Describing Morphosyntax
Title | Describing Morphosyntax PDF eBook |
Author | Thomas E. Payne |
Publisher | Cambridge University Press |
Pages | 434 |
Release | 1997-10-09 |
Genre | Language Arts & Disciplines |
ISBN | 9780521588058 |
Of the 6000 languages now spoken throughout the world around 3000 may become extinct during the next century. This guide gives linguists the tools to describe them, syntactically and grammatically, for future reference.
Describing Morphosyntax
Title | Describing Morphosyntax PDF eBook |
Author | Thomas Edward Payne |
Publisher | |
Pages | 413 |
Release | 1997 |
Genre | |
ISBN |
Describing Morphosyntax
Title | Describing Morphosyntax PDF eBook |
Author | Thomas Edward Payne |
Publisher | |
Pages | 413 |
Release | 2006 |
Genre | |
ISBN |
Morphosyntax
Title | Morphosyntax PDF eBook |
Author | William Croft |
Publisher | Cambridge University Press |
Pages | 725 |
Release | 2022-08-04 |
Genre | Language Arts & Disciplines |
ISBN | 1107093635 |
Taking a functional approach, this book provides a thorough overview of Morphosyntax, and sets out a framework for syntactic constructions.
Language Universals and Linguistic Typology
Title | Language Universals and Linguistic Typology PDF eBook |
Author | Bernard Comrie |
Publisher | University of Chicago Press |
Pages | 286 |
Release | 1989-07-15 |
Genre | Language Arts & Disciplines |
ISBN | 9780226114330 |
Here, Comrie (linguistics, U. of Southern Cal.) is particularly concerned with syntactico-semantic universals, devoting chapters to word order, case marking, relative clauses, and causative constructions.

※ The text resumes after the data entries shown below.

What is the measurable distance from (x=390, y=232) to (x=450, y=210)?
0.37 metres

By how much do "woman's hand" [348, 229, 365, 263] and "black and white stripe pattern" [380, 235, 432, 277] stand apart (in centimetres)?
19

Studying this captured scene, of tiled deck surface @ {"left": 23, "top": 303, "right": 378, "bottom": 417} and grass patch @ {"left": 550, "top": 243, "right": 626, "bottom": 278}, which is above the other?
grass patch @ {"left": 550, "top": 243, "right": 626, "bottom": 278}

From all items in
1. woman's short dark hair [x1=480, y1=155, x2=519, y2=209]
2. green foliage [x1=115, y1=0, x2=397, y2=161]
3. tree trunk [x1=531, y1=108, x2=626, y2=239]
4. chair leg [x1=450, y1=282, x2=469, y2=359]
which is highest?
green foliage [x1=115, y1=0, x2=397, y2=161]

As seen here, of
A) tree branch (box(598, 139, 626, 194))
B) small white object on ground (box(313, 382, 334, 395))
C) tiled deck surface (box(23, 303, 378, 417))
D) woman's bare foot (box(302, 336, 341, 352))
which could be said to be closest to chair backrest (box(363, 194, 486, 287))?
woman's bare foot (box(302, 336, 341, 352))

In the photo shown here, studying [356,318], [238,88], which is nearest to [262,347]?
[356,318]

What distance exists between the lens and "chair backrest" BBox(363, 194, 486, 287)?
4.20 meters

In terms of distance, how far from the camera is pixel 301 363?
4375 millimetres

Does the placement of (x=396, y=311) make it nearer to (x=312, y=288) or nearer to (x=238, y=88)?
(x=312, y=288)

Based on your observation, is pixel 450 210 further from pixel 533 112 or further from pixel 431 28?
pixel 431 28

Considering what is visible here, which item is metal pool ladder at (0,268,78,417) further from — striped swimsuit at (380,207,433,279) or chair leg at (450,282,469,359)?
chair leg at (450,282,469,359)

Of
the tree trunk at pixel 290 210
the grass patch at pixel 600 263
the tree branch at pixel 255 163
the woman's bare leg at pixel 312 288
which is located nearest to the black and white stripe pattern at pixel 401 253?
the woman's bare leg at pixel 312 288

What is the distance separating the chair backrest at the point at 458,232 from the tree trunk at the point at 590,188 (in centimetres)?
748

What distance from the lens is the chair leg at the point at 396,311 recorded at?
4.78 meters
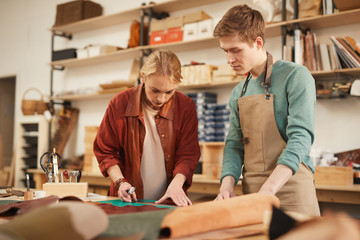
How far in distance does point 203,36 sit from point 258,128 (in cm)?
258

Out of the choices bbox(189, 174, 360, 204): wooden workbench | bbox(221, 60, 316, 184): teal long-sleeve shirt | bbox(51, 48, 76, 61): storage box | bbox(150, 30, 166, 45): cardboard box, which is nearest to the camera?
bbox(221, 60, 316, 184): teal long-sleeve shirt

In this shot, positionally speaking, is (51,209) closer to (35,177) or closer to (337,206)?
(337,206)

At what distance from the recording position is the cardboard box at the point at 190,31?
4285 mm

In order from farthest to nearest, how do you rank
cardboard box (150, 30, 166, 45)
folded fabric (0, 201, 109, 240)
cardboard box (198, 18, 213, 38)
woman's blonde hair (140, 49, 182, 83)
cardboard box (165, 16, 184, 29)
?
1. cardboard box (150, 30, 166, 45)
2. cardboard box (165, 16, 184, 29)
3. cardboard box (198, 18, 213, 38)
4. woman's blonde hair (140, 49, 182, 83)
5. folded fabric (0, 201, 109, 240)

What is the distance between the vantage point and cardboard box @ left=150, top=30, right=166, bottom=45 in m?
4.52

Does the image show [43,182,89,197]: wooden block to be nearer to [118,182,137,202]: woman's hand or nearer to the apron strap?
[118,182,137,202]: woman's hand

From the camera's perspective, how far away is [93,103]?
18.2ft

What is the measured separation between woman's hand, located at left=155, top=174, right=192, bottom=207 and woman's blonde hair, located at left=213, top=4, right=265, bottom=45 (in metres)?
0.72

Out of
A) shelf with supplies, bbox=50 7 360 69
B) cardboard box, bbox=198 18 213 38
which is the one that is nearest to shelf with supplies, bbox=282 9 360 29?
shelf with supplies, bbox=50 7 360 69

This second edition takes full account of new research into generative grammatical theory. Acidic paper. Annotation copyrighted by Book News, Inc., Portland, OR
Deconstructing Ergativity
Title | Deconstructing Ergativity PDF eBook |
Author | Maria Polinsky |
Publisher | Oxford University Press |
Pages | 417 |
Release | 2016-04-12 |
Genre | Language Arts & Disciplines |
ISBN | 0190614129 |
Nominative-accusative and ergative are two common alignment types found across languages. In the former type, the subject of an intransitive verb and the subject of a transitive verb are expressed the same way, and differently from the object of a transitive. In ergative languages, the subject of an intransitive and the object of a transitive appear in the same form, the absolutive, and the transitive subject has a special, ergative, form. Ergative languages often follow very different patterns, thus evading a uniform description and analysis. A simple explanation for that has to do with the idea that ergative languages, much as their nominative-accusative counterparts, do not form a uniform class. In this book, Maria Polinsky argues that ergative languages instantiate two main types, the one where the ergative subject is a prepositional phrase (PP-ergatives) and the one with a noun-phrase ergative. Each type is internally consistent and is characterized by a set of well-defined properties. The book begins with an analysis of syntactic ergativity, which as Polinsky argues, is a manifestation of the PP-ergative type. Polinsky discusses diagnostic properties that define PPs in general and then goes to show that a subset of ergative expressions fit the profile of PPs. Several alternative analyses have been proposed to account for syntactic ergativity; the book presents and outlines these analyses and offers further considerations in support of the PP-ergativity approach. The book then discusses the second type, DP-ergative languages, and traces the diachronic connection between the two types. The book includes two chapters illustrating paradigm PP-ergative and DP-ergative languages: Tongan and Tsez. The data used in these descriptions come from Polinsky's original fieldwork hence presenting new empirical facts from both languages.
How Languages Work
Title | How Languages Work PDF eBook |
Author | Carol Genetti |
Publisher | Cambridge University Press |
Pages | 677 |
Release | 2014-01-23 |
Genre | Language Arts & Disciplines |
ISBN | 1107782570 |
A new and exciting introduction to linguistics, this textbook presents language in all its amazing complexity, while guiding students gently through the basics. Students emerge with an appreciation of the diversity of the world's languages, as well as a deeper understanding of the structure of human language, the ways it is used, and its broader social and cultural context. Chapters introducing the nuts and bolts of language study (phonology, syntax, meaning) are combined with those on the 'functions' of language (discourse, prosody, pragmatics, and language contact), helping students gain a better grasp of how language works in the real world. A rich set of language 'profiles' help students explore the world's linguistic diversity, identify similarities and differences between languages, and encourages them to apply concepts from earlier chapter material. A range of carefully designed pedagogical features encourage student engagement, adopting a step-by-step approach and using study questions and case studies.